A Remote Sensing and Machine Learning Based Framework for the Assessment of Spatiotemporal Water Quality Along the Middle Ganga Basin
Date
2023
Authors
S K, Ashwitha
Journal Title
Journal ISSN
Volume Title
Publisher
National Institute Of Technology Karnataka Surathkal
Abstract
Understanding the changes in surface water quality over time and space necessitates an
examination of spatiotemporal water quality data. This data can be used to identify
pollution sources, monitor changes in water quality, and assess the effectiveness of
management and conservation efforts. Furthermore, spatiotemporal surface water
quality assessment can forecast future water quality trends, allowing for precise
decision-making and conservation. Overall, spatiotemporal water quality assessment is
critical in protecting and managing water resources.
Various multivariate statistical and machine learning techniques are used in this study
to determine the river water quality status and comprehend the spatiotemporal pattern
along the Middle Ganga Basin in Uttar Pradesh. The study was carried out for 14 years
(2005-2018), with 20 Water Quality Parameters (WQPs) collected monthly and
covering spatially from up-stream to downstream Ankinghat to Chopan respectively
(20 monitoring stations under Central Water Commission, Middle Ganga Basin).

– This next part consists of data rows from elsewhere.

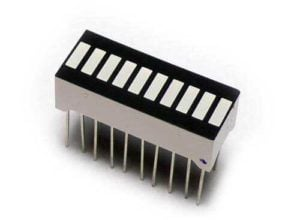 Arduino LED Çubuk Grafiği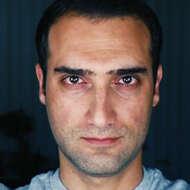 Aidin Eslami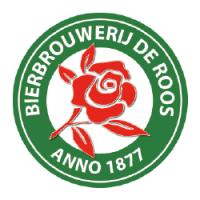 Brouwerij_DeRoos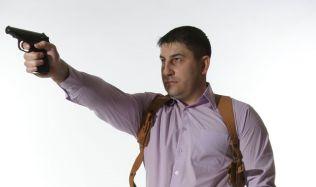 Владимир Наджафов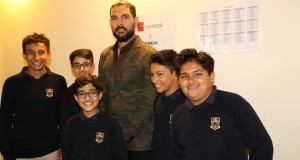 Yuvraj meets young visitors.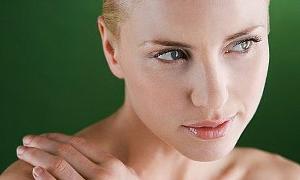 Doğru beslenerek mükemmel cilde sahip olun!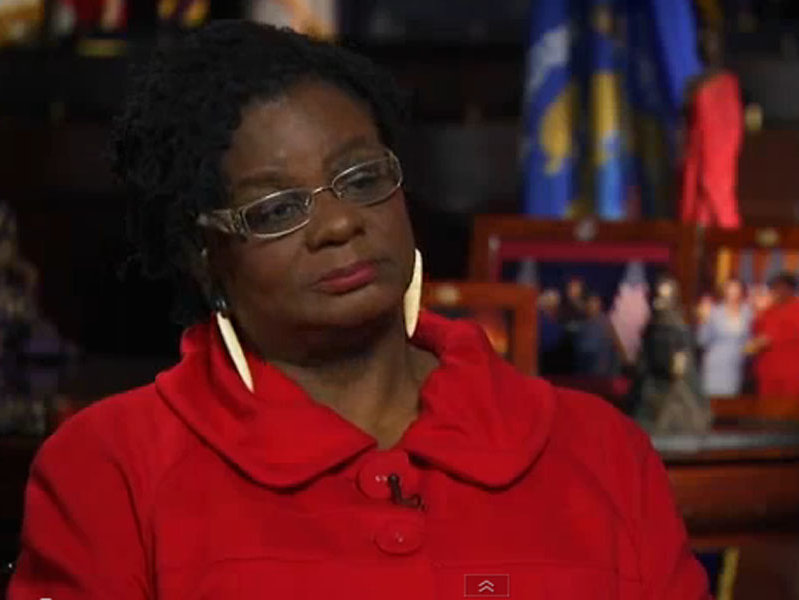 U.S. Rep. Gwen Moore, D-Wisconsin, appeared on the Colbert Report on Wednesday, May 15.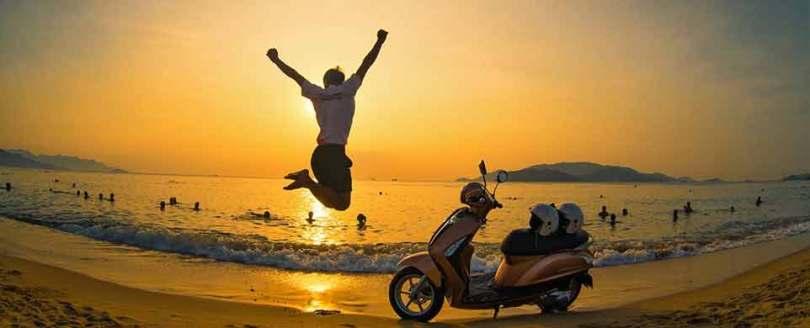 Bạn nên thuê xe máy Phú Quốc để đi khám phá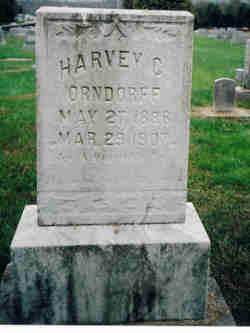 Harvey C. Orndorff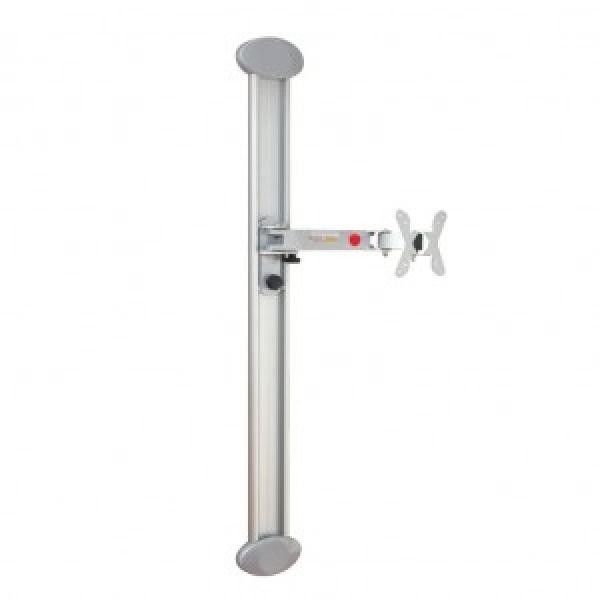 Project P2000/12483-210C hoogte verstelbaar+kantelbare kop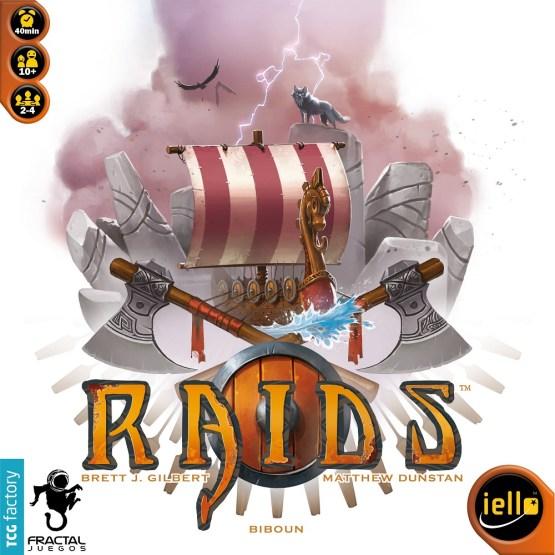 Raids ESPAÑOL (SOBRE PEDIDO)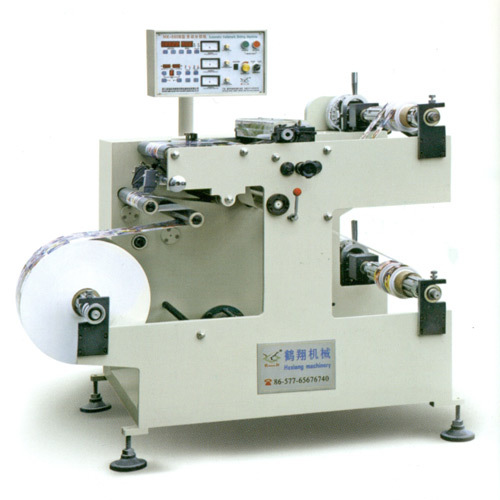 Automatic Sticker Slitting Machine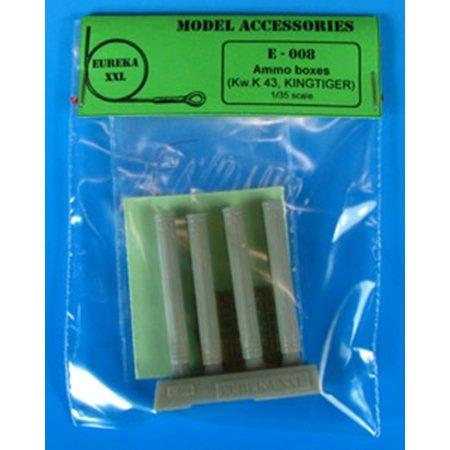 Amco Metal (Eureka XXL 1:35 Metal Ammo Canisters for 8.8 cm KwK.43 Resin Detail Set #E-008 )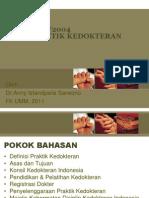 Fk Umm, Uu Pradok, kuliah UU praktik kedokteran
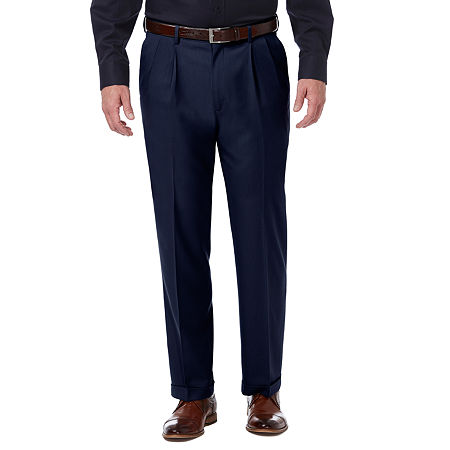 Haggar Premium Comfort Dress Pant Classic Fit Pleated, 40 31, Blue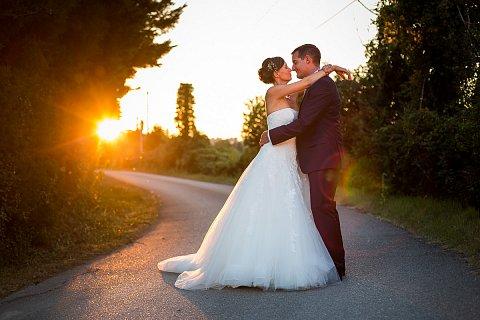 avignon blanchefleur domaine de blanchefleur france gordes luberon mariage mariage la montage photographe photographe annecy - Photographe Mariage Chamonix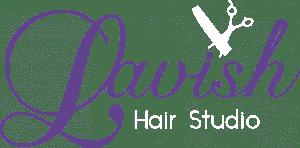 Lavish Hair Studio of Pittsburgh logo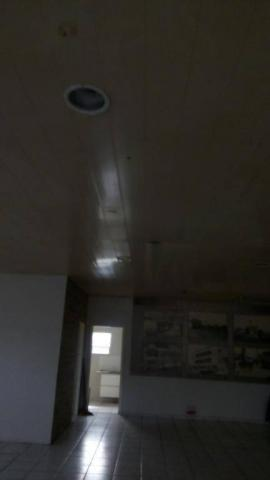 Salão para alugar, 180 m² por r$ 2.500/mês - vila formosa - são paulo/sp - Foto 13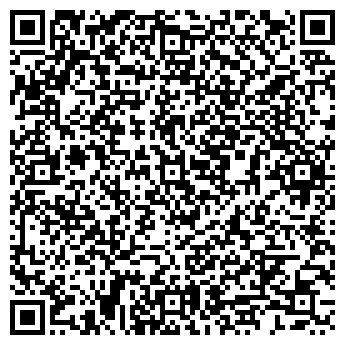QR-код с контактной информацией организации Чурпий, СПД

The
temporal dissimilarity of river water quality is established by applying the Spearman
non-parametric correlation coefficient test (Spearman r). A significant p-level (0.0000)
is observed for temperature within the season with a Spearman r of -0.866. Besides that,
the parameters EC, pH, TDS, T, Ca, Cl, HCO3, Mg, NO2+NO3, SiO2, and DO strongly
correlated with the season (p < 0.05). The K-means clustering algorithm temporarily
classified the 20 monitoring stations into four clusters based on the similarity and
dissimilarity of WQPs. Box and Whisker plots were generated based on these clusters
to study water quality trends along individual clusters in different seasons. PCA was
applied to screen out the most dominating WQPs causing spatial and seasonal variations
from a large data set. Seasonally, the three PCs chosen explained 75.69% and 75% of
the variance in the data. With PCs >0.70, the variables EC, pH, Temp, TDS, NO 2+NO3,
P-Tot, BOD, COD, and DO have been identified as the dominant pollutants. The
applied RDA analysis revealed that LULC has a moderate to strong contribution to
WQPs during the monsoon season but not during the non-monsoon season.
Furthermore, dense vegetation is critical for keeping water clean, whereas agriculture,
barren land and build-up area degrade water quality. Besides that, the findings suggest
the relationship between WQPs and LULC differs at different spatial scales. The
istacked ensemble regression model is applied to understand the model's predictive
power across different clusters and scales. Overall, the results indicate that the riparian
scale is more predictive than a watershed and reach scales.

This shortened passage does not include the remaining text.